12 May 2023


CLECAT called for the uptake of high-capacity transport in Europe to support sustainable and efficient transport logistics at Transport Logistics Munich on 9 May. In anticipation of a proposal for a revised Directive on Weight and Dimensions, at times of high energy prices, driver shortages and an urgent need to reduce CO2 emissions, rationalising logistics operations by means of high-capacity transport is more interesting than ever. Yet, there are remaining challenges which prevent the use of high-capacity transport in Europe as debated by a panel of industry, research and government representatives.

 Ben Kraaijenhagen, Technical coordinator of the ZEFES Project gave a keynote introduction on the current and upcoming challenges of transport and logistics. ‘As freight demand is expected to grow significantly (+49% between 2010 and 2040), coupled with the need to drastically reduce GHG emissions from the sector to meet the Paris agreement’s targets, it is of utmost importance to increase the efficiency of transport and logistics. High-capacity transport, using longer combinations of vehicles is one of the main solutions to reach these goals’, he noted. Mr Kraaijenhagen presented the main objective of ZEFES project, which stands for ‘Zero Emission, flexible vehicle platforms with modular powertrains serving the long-haul Freight EcoSystem’. ZEFES will demonstrate the potential of zero-emission heavy-duty vehicles operating under real logistic conditions across Europe by identifying and operating a certain number of real use cases, including intermodal transport and high-capacity transport.

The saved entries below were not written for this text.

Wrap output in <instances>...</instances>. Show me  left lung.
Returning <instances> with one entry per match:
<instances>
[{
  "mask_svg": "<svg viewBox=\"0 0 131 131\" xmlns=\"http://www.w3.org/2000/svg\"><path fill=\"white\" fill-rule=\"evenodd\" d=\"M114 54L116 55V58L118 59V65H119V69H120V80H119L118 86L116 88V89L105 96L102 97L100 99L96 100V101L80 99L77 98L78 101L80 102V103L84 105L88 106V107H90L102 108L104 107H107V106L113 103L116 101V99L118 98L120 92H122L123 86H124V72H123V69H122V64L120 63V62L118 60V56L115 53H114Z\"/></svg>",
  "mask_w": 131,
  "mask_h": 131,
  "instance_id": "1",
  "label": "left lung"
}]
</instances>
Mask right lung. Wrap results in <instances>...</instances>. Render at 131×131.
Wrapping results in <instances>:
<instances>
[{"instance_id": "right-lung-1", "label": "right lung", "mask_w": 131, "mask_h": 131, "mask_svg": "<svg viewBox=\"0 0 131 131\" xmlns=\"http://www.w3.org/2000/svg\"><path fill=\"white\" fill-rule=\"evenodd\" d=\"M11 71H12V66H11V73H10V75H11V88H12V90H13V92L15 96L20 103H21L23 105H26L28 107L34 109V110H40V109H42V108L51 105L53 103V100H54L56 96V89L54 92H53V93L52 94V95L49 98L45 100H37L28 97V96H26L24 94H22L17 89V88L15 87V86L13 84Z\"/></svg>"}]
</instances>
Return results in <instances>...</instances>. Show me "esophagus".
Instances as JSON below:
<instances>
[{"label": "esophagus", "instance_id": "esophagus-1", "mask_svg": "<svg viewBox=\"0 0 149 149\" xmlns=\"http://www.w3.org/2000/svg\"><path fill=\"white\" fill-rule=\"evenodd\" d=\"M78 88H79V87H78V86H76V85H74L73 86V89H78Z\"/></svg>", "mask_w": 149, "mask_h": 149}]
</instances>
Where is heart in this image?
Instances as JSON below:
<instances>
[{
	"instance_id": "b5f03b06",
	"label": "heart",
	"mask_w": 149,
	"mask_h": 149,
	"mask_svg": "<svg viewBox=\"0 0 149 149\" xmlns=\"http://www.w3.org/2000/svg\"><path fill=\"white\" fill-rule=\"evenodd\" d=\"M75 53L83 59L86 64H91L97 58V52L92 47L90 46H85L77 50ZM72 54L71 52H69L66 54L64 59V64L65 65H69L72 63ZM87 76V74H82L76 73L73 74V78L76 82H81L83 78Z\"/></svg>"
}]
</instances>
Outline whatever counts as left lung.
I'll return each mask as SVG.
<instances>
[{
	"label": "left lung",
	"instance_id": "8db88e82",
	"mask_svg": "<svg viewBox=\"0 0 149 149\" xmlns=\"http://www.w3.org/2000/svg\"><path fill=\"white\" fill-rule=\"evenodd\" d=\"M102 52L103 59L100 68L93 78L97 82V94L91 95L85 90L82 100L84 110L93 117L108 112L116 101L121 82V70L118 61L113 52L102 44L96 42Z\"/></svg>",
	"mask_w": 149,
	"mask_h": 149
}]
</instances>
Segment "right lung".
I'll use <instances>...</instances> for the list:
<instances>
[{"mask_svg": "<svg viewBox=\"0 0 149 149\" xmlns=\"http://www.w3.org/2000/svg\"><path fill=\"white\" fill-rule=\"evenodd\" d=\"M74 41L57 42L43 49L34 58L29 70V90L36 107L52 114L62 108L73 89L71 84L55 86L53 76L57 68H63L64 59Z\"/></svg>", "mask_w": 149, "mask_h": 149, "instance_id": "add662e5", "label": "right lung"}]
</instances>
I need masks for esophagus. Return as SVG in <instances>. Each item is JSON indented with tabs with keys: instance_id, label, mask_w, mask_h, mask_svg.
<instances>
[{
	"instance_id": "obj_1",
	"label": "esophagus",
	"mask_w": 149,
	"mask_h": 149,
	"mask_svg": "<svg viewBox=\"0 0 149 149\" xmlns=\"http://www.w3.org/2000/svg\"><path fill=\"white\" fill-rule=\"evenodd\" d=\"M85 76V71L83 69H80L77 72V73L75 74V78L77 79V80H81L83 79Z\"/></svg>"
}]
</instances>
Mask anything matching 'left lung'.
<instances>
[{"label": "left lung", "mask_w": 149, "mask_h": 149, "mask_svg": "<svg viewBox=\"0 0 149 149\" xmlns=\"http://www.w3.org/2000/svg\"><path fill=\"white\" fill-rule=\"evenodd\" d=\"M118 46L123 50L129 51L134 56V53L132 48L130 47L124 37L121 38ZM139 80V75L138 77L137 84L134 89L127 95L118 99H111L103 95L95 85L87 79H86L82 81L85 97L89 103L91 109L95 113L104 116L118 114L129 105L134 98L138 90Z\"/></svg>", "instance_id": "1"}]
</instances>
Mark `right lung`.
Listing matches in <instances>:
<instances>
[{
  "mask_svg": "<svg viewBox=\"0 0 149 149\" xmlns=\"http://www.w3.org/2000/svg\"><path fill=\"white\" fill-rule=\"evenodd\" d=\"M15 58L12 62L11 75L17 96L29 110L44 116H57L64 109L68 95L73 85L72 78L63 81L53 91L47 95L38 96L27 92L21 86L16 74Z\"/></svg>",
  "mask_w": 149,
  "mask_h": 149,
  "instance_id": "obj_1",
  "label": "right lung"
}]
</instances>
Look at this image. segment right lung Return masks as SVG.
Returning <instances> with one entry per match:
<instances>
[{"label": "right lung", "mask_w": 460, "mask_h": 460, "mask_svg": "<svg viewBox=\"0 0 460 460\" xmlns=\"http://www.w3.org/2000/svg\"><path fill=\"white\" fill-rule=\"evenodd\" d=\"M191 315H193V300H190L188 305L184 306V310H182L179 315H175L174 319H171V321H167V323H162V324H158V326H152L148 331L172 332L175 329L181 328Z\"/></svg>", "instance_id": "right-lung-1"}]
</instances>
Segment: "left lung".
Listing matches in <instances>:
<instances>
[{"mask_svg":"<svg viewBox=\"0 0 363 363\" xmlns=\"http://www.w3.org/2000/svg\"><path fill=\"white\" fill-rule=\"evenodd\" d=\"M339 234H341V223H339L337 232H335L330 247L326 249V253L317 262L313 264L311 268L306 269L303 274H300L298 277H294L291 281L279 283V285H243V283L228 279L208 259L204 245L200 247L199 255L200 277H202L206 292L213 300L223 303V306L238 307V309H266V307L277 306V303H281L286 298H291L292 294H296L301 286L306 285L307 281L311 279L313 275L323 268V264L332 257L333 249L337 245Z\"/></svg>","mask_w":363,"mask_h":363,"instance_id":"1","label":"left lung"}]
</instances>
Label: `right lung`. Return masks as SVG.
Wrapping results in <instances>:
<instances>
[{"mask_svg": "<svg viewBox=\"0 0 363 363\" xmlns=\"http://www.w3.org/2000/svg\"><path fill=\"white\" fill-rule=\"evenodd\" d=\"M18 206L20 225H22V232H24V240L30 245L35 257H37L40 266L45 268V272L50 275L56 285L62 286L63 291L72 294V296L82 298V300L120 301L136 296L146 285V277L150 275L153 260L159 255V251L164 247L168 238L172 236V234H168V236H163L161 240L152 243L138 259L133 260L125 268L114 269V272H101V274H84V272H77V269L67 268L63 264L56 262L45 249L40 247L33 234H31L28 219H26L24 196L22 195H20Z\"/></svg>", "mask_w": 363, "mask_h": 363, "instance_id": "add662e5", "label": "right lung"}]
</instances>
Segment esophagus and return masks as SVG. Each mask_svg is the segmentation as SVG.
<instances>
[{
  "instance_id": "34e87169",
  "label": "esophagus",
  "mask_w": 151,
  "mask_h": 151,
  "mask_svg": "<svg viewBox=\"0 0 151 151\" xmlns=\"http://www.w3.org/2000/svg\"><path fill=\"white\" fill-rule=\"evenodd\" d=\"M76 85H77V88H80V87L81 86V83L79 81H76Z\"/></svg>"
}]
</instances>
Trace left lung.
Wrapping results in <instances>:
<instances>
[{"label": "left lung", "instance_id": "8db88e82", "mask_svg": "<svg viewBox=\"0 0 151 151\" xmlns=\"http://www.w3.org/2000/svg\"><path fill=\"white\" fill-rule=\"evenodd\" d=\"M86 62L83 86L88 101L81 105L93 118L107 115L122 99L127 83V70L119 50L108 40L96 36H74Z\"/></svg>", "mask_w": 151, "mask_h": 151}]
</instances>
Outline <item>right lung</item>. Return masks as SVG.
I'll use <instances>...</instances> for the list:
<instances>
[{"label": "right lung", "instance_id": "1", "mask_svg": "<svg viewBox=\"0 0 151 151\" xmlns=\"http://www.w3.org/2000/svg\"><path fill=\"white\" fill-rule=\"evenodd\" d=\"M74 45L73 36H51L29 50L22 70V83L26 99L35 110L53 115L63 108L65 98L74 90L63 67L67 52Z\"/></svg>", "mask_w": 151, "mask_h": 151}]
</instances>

 Bram Ewals, CEO of Ewals Cargo Care gave a testimony on the piloting of the Duo-trailer, a 32-metre-long vehicle combination (two standard trailers attached to the tractor) noting that ‘duo-trailers are an excellent tool for multimodality and can help decarbonise road transport by putting less vehicles on the road. However, this vehicle combination should be able to operate across borders to fully maximise its potential.’ Dirk-Jan de Bruijn, in charge of innovation and strategy at the Dutch Ministry of Infrastructure noted that the complexity of European and national rules hampers the uptake of such vehicles: ‘While the first trial of Duo-trailers in the Netherlands had been conducted in January 2019, there is still a long way to go to authorise their use, due to complex rules managed by different government authorities and agencies which do not collaborate together enough. Now that several countries in Scandinavia and in Spain have demonstrated the potential for the wide use of these vehicle combinations, other countries should follow, at least by authorising their use in very-specific uses cases, such as between logistics areas.’

 With regards to safety concerns of high-capacity vehicles, Lena Larsson, Project Manager HCT at Volvo Technology, explained that there is no clear evidence that longer combinations of vehicles would decrease road safety: ‘The number of accidents is instead correlated to the number of vehicles on the road, and not to their size. So high-capacity vehicles could help improve road safety in general by reducing the number of trucks on the road.’

 Nicolette van der Jagt, Director General of CLECAT, moderator the panel, summarised the important takeaways: all stakeholders seek to reduce GHG emissions and congestion, to alleviate the shortage of drivers, and to improve road safety while absorbing the expected growth of freight transport demand. Therefore, she concluded, ‘we need more pilots now to transport more with less vehicles in combination with smart technologies.’